## Work to complete:
Return each line of the records below that contains the string "instances". Case counts, so match capital and lowercase letters as they appear.

## Source material:
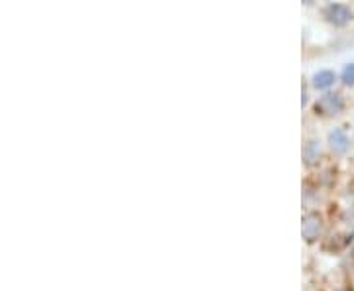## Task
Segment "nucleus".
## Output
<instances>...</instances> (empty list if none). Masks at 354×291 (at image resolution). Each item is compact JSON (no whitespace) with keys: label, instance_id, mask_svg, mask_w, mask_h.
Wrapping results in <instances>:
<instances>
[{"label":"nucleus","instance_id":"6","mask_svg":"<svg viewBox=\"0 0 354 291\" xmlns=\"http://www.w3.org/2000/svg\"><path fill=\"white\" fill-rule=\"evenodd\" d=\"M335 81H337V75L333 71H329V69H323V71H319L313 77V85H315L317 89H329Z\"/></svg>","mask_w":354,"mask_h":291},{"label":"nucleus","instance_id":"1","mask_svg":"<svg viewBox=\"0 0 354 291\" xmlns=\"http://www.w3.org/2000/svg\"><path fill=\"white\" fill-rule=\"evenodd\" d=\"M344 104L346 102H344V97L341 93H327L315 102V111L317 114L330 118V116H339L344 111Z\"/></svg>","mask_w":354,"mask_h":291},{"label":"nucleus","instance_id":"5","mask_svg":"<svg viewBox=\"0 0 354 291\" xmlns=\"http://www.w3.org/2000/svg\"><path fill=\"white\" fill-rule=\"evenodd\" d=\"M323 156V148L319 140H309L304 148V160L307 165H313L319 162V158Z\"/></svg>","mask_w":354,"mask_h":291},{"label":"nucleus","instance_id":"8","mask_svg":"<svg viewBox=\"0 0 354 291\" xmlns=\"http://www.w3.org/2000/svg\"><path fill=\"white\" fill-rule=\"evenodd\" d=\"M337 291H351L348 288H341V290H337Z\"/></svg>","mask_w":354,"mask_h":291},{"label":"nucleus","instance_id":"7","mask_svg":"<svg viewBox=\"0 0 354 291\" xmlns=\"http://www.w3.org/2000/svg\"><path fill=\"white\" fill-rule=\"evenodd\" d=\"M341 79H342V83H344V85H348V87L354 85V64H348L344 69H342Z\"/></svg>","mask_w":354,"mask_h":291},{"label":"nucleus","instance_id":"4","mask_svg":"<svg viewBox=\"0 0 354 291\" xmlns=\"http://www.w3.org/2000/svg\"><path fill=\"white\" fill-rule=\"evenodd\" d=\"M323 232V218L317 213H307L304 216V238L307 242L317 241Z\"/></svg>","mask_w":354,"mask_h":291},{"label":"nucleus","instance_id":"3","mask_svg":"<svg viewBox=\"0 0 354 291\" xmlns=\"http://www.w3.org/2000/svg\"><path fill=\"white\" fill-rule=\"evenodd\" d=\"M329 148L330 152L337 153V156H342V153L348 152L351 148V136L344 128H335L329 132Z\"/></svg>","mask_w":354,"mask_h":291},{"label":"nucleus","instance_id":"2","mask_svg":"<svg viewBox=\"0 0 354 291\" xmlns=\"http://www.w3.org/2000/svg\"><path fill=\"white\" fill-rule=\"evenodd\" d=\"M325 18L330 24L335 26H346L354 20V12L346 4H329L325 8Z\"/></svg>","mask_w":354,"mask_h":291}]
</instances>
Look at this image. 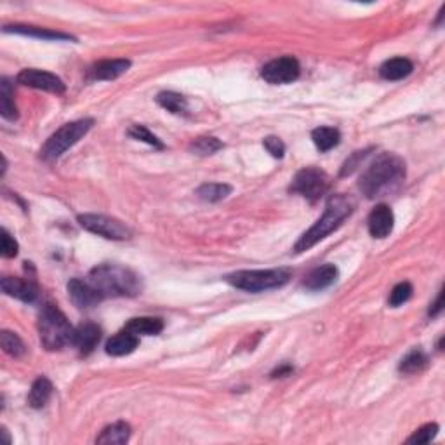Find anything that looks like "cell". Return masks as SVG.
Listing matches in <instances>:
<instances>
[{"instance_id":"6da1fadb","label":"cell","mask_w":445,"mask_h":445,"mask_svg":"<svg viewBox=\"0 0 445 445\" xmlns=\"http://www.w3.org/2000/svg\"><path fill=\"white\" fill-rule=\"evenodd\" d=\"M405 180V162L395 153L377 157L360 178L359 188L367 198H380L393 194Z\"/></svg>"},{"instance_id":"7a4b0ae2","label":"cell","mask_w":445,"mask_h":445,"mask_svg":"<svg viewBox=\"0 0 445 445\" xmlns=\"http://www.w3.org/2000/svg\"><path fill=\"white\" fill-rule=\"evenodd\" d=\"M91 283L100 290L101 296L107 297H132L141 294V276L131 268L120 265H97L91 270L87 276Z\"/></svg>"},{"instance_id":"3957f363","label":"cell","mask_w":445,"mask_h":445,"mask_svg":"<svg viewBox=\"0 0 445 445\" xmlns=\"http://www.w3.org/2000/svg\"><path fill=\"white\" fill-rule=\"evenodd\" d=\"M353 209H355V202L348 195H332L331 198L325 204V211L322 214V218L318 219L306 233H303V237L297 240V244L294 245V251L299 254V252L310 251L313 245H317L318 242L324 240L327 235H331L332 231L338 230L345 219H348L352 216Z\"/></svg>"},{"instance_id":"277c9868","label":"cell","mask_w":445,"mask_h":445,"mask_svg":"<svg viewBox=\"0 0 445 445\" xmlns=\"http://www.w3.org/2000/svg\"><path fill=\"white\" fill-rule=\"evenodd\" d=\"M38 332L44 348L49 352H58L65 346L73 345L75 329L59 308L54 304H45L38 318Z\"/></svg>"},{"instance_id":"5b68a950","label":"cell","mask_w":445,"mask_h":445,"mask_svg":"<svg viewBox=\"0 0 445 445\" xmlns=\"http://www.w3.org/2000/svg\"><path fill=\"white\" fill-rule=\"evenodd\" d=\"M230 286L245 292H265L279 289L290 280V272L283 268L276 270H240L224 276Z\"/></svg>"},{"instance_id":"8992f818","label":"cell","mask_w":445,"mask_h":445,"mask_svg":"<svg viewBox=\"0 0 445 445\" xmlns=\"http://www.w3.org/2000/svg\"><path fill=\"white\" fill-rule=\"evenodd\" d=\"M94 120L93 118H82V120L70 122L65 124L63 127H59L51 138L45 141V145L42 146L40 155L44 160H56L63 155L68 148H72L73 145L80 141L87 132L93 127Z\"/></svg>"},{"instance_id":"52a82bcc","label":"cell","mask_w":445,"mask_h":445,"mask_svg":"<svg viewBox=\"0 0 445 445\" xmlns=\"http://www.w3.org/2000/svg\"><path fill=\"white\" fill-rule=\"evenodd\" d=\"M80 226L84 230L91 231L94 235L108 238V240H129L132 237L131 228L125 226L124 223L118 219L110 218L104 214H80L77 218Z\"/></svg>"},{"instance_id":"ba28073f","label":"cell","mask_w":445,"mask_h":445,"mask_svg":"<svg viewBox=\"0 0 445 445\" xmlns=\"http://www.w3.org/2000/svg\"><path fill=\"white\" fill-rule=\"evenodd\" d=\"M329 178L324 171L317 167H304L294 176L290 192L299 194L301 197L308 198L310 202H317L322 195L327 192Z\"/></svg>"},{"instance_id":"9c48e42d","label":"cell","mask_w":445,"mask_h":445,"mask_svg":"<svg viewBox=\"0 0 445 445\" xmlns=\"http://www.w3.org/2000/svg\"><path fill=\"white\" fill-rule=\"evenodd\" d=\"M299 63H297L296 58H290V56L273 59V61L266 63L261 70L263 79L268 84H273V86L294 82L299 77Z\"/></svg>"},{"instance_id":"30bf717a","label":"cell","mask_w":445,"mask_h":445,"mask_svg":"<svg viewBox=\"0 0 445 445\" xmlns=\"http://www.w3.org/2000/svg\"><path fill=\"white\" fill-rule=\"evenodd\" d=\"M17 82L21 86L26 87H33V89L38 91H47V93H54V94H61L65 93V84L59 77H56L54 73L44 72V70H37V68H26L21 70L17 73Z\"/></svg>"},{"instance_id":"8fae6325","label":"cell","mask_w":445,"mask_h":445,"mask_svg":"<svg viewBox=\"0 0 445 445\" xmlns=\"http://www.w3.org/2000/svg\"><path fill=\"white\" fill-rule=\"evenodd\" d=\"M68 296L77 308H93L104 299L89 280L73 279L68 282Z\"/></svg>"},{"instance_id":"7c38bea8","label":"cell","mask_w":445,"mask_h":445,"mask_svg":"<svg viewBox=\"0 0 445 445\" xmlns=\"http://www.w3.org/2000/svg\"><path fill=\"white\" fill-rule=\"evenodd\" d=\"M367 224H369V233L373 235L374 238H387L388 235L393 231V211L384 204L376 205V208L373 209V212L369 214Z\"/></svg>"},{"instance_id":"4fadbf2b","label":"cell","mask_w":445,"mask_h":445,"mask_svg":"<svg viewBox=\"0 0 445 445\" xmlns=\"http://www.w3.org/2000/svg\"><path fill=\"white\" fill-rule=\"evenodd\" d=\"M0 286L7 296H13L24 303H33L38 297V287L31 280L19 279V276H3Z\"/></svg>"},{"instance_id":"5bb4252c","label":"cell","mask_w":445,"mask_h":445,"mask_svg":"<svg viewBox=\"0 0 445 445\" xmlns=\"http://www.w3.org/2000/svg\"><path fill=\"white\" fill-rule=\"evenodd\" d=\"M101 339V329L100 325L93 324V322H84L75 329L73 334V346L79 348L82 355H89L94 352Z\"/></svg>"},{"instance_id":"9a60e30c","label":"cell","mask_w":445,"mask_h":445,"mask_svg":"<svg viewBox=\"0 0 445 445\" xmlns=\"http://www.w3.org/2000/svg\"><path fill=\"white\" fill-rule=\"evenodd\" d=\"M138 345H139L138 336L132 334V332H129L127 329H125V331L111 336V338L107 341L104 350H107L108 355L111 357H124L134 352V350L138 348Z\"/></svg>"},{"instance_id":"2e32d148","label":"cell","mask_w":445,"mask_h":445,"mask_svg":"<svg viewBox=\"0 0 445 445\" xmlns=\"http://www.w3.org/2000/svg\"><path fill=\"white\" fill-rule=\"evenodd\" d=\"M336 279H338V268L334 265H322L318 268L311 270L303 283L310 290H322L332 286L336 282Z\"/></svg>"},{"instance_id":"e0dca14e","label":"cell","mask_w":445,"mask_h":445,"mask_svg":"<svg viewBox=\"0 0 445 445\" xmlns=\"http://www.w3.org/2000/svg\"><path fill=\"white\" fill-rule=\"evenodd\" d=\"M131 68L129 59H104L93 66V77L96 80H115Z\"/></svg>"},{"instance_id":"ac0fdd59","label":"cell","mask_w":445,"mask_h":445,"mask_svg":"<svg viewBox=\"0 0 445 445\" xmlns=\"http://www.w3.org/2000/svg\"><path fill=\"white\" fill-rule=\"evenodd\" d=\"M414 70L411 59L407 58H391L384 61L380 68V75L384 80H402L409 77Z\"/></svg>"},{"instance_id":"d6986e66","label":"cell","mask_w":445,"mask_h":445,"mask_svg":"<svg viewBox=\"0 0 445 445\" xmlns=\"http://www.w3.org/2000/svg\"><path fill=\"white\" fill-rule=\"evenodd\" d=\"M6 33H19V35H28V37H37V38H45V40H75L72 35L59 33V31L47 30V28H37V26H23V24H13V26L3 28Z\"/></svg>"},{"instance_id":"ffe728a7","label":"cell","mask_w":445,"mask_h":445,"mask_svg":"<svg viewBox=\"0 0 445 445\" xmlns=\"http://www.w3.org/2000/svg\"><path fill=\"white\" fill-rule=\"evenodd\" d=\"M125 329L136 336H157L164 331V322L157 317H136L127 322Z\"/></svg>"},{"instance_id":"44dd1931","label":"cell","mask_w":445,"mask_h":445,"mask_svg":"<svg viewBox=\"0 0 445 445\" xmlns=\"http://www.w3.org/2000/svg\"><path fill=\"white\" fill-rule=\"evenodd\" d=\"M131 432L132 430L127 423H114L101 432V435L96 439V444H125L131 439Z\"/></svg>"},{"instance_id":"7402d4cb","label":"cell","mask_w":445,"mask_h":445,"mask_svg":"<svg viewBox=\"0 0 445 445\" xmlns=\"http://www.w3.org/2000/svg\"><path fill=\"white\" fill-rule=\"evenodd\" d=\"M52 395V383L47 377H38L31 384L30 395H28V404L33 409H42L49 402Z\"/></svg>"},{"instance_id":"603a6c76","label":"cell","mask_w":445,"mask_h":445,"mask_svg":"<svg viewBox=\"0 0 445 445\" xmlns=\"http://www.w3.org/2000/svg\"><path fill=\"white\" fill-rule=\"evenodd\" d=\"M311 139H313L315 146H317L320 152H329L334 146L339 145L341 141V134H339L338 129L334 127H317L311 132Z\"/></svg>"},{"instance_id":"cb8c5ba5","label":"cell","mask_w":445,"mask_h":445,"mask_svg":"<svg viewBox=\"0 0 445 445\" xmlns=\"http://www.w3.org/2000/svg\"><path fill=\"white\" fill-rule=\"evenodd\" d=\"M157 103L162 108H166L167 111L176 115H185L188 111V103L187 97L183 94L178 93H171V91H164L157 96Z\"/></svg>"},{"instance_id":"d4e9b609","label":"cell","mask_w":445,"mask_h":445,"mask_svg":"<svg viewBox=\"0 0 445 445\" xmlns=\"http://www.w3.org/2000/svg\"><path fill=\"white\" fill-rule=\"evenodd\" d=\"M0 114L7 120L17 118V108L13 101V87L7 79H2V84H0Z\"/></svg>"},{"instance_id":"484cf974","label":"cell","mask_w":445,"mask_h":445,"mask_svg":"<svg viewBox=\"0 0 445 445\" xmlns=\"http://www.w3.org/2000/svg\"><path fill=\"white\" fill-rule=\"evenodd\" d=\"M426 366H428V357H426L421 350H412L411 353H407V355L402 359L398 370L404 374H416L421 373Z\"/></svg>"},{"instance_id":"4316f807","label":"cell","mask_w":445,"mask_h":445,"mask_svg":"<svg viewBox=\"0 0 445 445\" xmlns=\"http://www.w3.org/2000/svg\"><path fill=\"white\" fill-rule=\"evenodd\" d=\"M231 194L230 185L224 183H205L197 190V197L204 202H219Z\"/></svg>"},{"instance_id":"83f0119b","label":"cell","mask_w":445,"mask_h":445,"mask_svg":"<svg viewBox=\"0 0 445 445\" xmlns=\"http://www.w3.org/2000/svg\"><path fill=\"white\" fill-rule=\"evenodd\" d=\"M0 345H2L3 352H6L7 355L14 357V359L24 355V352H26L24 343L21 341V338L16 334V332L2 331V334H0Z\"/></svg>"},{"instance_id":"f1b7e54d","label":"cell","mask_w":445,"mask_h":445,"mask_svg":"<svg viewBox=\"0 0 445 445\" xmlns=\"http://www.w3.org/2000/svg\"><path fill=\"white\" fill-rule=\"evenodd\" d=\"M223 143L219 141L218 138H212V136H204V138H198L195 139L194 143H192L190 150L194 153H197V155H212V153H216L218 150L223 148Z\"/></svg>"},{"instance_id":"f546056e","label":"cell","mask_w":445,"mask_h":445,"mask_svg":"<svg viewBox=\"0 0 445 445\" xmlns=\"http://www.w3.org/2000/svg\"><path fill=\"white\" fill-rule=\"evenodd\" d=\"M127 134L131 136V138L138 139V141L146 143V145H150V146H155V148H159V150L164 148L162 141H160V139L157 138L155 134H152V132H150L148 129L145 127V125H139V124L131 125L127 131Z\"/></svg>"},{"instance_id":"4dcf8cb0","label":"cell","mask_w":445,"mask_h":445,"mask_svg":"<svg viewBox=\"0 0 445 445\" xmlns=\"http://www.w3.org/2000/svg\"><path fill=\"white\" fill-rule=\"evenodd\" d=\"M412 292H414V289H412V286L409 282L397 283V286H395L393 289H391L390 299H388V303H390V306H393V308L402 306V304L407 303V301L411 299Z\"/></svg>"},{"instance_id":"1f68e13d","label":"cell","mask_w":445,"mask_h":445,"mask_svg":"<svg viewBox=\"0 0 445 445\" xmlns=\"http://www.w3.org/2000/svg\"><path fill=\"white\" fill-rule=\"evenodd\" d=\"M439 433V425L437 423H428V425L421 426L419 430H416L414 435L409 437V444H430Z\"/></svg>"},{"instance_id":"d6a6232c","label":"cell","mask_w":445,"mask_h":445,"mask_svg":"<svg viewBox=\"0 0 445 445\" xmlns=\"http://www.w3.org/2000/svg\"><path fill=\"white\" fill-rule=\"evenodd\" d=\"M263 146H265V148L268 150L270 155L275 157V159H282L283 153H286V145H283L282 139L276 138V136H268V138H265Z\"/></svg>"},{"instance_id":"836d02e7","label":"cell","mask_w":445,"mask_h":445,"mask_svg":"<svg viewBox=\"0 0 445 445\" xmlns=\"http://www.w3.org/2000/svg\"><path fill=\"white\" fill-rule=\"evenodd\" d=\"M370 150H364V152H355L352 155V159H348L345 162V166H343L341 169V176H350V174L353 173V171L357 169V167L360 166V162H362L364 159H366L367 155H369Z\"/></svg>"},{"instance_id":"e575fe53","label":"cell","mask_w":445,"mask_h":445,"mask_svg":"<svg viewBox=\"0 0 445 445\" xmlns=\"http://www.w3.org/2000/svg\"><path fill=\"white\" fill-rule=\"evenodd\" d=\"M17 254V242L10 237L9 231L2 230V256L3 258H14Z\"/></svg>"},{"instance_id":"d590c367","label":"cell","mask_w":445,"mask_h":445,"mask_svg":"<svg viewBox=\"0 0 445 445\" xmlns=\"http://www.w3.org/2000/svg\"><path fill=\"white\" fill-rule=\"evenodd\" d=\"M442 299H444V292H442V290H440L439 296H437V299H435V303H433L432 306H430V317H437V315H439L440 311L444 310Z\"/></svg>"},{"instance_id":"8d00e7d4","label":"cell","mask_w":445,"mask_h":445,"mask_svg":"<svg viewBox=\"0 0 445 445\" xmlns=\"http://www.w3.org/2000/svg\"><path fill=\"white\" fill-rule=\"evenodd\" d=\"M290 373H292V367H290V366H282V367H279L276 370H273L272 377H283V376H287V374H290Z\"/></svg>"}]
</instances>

## Result for this exercise:
<instances>...</instances> (empty list if none). Masks at 354×291 (at image resolution). Each item is compact JSON (no whitespace) with keys: label, instance_id, mask_svg, mask_w, mask_h.
Wrapping results in <instances>:
<instances>
</instances>
Listing matches in <instances>:
<instances>
</instances>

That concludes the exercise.